The fine art of composting
I wish I could pretend to be a master composter. I visited the legendary Charles Dowding at his Homeacres garden in Somerset in 2022 and marvelled at the quality of what he is able to produce in his huge, roofed bays from an abundant supply of garden waste. Compost, and its application as a surface mulch, spread like marmite on a slice of toast, works brilliantly in a no dig system. Not digging the soil preserves its natural structure, doesn’t disturb soil microorganisms, and keeps the fine threads of mycorrhizal fungi intact. Composting at this rarefied level takes on a Vedic, cosmic dimension as a dramatisation of the cycle of life.

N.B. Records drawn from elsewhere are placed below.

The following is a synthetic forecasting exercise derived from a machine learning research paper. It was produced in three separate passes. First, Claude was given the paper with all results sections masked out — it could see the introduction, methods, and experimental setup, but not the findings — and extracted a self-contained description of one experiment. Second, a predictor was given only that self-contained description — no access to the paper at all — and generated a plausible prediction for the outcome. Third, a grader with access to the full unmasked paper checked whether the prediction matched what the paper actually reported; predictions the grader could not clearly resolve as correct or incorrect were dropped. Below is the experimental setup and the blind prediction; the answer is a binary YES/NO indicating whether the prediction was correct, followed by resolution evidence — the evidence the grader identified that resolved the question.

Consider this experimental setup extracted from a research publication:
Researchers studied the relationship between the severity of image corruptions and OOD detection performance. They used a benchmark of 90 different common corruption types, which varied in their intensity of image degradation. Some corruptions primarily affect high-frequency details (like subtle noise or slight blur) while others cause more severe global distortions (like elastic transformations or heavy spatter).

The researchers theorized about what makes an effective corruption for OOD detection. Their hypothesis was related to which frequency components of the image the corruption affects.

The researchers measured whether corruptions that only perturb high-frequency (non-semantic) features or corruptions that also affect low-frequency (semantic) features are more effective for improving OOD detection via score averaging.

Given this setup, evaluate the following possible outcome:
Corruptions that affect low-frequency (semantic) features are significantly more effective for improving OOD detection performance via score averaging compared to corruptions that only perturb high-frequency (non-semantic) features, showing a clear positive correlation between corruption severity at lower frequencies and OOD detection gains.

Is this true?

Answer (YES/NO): NO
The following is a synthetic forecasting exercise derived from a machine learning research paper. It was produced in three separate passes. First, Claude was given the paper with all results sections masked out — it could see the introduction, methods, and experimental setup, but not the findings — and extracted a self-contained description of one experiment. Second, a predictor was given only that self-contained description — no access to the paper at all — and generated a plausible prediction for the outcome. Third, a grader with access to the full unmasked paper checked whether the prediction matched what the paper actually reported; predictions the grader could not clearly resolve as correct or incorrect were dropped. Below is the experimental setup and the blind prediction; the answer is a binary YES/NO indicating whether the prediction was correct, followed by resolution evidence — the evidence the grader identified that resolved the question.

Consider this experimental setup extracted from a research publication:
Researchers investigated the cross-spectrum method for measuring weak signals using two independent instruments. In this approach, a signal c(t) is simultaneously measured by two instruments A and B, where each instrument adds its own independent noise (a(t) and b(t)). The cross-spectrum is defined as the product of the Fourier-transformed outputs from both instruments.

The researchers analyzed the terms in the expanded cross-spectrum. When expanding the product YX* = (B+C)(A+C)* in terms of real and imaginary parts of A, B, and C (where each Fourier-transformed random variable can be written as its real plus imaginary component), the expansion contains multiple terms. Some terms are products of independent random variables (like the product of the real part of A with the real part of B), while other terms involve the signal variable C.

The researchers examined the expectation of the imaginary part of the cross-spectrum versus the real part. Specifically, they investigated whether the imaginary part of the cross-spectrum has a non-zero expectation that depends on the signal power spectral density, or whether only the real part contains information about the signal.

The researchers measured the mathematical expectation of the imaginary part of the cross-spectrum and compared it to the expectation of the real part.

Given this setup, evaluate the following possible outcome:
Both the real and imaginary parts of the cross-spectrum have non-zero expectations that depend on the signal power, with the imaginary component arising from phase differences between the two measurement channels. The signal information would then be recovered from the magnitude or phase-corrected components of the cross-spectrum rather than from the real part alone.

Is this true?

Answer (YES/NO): NO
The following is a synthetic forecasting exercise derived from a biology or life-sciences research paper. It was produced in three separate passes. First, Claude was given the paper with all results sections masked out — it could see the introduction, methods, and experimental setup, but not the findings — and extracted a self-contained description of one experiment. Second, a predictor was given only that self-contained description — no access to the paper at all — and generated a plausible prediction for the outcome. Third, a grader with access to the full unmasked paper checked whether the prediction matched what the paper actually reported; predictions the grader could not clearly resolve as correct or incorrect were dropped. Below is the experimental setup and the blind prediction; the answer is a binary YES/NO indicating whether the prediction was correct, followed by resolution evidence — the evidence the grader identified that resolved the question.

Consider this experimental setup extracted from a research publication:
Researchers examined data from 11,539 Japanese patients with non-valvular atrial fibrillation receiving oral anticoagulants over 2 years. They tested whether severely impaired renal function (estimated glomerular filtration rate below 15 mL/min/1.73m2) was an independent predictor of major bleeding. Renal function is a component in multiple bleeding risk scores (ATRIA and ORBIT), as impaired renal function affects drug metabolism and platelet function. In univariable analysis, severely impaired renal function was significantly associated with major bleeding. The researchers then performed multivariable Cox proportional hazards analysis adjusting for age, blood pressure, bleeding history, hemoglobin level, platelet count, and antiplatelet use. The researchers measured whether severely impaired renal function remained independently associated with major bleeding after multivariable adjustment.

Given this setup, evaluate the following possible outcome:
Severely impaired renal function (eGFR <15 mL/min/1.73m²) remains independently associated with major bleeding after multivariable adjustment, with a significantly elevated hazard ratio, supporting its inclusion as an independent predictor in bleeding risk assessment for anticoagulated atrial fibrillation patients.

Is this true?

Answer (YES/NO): NO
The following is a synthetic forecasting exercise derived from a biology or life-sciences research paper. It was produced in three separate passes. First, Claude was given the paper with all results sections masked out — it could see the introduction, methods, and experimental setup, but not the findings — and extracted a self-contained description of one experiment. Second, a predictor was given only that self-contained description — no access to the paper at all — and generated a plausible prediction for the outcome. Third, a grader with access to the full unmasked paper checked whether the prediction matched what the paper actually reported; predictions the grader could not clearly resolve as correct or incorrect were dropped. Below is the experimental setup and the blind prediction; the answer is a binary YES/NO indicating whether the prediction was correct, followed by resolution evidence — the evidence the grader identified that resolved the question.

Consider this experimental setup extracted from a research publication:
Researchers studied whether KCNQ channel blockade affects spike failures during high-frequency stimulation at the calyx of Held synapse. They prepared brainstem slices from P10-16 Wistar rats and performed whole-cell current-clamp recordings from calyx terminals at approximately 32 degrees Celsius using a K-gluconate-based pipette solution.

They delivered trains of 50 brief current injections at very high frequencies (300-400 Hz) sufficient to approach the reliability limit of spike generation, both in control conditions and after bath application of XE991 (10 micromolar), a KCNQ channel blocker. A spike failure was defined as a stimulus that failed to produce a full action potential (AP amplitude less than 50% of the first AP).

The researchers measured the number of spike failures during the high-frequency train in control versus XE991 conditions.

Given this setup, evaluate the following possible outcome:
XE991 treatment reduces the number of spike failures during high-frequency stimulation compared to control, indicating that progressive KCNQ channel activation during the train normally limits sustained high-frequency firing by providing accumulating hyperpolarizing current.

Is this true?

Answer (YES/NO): NO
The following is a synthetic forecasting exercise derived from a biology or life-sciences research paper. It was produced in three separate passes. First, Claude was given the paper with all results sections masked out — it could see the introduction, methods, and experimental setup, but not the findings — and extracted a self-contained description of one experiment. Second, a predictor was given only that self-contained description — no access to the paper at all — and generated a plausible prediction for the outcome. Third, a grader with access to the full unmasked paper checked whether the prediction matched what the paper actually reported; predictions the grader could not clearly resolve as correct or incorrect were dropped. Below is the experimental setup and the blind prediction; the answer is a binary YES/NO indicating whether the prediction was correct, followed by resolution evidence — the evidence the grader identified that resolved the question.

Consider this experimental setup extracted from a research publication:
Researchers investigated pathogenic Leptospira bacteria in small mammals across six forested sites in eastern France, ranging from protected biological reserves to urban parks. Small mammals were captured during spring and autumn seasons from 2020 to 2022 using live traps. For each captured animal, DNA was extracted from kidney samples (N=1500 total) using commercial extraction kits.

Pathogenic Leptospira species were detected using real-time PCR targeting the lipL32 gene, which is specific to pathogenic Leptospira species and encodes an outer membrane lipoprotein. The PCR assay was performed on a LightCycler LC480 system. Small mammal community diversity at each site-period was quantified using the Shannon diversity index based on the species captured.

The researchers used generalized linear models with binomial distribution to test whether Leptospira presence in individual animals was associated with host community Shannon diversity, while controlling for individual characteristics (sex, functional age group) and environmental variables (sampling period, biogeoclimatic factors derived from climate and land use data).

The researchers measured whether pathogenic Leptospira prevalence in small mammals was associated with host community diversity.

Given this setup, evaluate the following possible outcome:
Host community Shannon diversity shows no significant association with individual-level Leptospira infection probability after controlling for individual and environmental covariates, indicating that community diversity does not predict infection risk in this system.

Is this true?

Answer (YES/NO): YES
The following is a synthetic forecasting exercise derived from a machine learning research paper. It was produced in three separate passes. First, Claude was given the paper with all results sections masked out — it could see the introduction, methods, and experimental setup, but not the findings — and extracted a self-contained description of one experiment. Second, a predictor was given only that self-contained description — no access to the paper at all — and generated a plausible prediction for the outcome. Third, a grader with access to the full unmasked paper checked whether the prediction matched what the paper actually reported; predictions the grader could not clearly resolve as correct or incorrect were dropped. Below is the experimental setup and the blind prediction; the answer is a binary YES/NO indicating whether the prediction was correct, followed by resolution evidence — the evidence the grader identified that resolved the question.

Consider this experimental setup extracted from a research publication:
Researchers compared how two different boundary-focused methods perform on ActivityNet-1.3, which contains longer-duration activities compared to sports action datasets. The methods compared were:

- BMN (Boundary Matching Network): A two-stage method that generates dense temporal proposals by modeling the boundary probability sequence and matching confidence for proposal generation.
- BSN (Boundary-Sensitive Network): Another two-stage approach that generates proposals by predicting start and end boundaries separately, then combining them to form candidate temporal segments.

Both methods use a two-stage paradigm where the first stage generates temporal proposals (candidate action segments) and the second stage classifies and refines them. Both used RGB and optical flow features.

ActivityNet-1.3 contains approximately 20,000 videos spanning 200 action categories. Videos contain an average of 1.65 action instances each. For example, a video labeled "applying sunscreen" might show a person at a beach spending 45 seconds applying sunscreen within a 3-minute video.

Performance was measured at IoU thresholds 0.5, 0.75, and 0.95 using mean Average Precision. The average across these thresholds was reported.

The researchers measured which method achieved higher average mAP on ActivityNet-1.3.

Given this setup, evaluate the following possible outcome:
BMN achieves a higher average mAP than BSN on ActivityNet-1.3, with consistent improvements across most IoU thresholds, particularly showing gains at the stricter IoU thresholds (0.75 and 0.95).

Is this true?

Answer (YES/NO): NO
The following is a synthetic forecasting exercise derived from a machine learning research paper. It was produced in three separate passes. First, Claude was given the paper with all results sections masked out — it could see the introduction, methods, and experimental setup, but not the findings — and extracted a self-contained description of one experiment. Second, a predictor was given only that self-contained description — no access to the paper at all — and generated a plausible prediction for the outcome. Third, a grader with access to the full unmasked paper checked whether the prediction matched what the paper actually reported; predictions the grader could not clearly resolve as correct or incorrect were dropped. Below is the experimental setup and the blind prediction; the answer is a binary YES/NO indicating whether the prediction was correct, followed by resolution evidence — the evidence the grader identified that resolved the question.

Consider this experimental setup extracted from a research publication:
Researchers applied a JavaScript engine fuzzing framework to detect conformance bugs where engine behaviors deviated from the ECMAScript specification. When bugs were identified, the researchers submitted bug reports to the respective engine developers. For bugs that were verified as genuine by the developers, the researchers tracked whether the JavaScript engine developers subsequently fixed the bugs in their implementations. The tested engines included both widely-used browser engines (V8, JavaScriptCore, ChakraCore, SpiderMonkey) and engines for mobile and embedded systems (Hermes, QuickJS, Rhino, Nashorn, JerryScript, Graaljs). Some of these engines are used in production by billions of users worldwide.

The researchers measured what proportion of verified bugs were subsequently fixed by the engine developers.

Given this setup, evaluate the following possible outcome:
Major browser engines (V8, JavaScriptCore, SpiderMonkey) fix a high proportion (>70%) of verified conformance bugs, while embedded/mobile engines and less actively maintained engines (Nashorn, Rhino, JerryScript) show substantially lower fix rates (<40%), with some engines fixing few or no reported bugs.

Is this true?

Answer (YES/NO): NO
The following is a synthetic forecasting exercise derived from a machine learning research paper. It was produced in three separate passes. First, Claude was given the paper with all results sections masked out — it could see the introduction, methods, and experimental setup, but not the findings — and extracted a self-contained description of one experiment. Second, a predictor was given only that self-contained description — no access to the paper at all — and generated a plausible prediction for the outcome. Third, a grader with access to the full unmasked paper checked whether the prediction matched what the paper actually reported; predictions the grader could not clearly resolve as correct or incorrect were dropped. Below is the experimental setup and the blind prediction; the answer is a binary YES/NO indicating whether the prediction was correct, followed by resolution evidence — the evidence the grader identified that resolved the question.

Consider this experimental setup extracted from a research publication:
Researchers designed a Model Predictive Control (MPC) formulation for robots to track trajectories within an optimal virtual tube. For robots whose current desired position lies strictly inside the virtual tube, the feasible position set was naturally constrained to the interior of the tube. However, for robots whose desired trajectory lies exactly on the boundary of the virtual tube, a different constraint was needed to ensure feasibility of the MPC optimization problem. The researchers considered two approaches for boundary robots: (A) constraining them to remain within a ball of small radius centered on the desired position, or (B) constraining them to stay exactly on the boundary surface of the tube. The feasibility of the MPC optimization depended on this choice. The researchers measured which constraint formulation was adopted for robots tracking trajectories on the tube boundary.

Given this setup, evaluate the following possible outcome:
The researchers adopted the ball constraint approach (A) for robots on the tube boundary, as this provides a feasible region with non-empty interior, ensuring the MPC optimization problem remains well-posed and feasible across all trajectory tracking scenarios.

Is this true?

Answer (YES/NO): YES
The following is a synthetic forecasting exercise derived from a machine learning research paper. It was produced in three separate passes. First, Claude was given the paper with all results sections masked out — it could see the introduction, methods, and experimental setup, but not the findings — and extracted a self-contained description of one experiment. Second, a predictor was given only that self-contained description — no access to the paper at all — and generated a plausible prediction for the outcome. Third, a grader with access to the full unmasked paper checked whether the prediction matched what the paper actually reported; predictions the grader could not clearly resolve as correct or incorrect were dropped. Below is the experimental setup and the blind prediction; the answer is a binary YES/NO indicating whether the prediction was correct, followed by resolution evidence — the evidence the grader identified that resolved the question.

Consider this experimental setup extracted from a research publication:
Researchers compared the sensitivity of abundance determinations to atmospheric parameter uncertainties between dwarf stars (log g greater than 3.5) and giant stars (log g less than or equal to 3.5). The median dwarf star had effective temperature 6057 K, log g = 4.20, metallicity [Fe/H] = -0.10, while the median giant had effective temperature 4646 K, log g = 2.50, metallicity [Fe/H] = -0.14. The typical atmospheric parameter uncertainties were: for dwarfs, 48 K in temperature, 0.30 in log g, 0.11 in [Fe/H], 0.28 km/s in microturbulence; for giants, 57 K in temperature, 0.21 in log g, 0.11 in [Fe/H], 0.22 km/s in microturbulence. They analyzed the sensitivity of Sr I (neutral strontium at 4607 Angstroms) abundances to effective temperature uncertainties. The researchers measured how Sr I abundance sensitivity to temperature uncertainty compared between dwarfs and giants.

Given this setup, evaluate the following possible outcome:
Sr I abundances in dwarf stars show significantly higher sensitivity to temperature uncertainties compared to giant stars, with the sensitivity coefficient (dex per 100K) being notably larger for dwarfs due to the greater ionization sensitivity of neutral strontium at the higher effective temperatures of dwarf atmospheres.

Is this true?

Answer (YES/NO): NO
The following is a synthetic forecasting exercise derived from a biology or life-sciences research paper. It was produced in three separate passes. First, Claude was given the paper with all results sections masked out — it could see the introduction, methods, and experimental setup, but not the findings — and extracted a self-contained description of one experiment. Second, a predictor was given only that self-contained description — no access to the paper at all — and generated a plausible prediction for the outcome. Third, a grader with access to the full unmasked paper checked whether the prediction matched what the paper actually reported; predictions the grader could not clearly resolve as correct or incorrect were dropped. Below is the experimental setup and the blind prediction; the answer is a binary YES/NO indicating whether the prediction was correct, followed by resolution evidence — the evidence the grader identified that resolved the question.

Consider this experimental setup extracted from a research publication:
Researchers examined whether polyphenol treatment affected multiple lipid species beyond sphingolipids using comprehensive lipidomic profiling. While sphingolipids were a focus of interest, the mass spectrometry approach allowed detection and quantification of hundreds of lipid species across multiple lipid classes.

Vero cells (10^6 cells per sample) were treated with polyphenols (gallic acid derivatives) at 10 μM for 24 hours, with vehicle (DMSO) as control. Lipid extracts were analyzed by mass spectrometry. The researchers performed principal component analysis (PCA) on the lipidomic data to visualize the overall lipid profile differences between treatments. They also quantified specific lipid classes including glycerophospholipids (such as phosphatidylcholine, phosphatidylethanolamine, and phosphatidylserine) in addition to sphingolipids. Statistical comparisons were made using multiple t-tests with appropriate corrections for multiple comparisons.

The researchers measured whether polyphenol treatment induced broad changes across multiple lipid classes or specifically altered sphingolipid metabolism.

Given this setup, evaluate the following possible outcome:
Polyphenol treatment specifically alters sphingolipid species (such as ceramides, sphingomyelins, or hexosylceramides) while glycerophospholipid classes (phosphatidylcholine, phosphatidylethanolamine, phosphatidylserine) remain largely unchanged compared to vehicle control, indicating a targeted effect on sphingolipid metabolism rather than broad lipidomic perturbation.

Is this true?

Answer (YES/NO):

Compost as a process in culture
I came to gardening from a background of music. And there are unmistakable connections between the practices. The mix, like the creation of a good compost heap, requires carefully-selected ingredients – and only when everything is in the right balance will the alchemy occur. As WOEBOT I made a number of sample-based EPs and LPs – highlights being Moanad (2010) and Chunks (2011). These were made from the discarded remnants of seventies rock, whereas now I’m working with weeds, kale stalks, and the brown-paper packaging from deliveries.
Compost as our salvation
I’ve mentioned compost’s high seriousness. And, truthfully, its ecological importance can’t be underestimated. We throw away, as though it were rubbish, a truly disgraceful amount of organic matter. It is piled up in municipal rubbish heaps, burnt, or in the case of our “humanure” flushed out to sea. The Chinese civilisation, the “Farmers of Forty Centuries” that Professor F.H. King studied in his landmark book of 1911 would have been appalled by our neglect of this valuable resource. We forget at our peril that the soil which grows all our food is a precious and rapidly diminishing resource.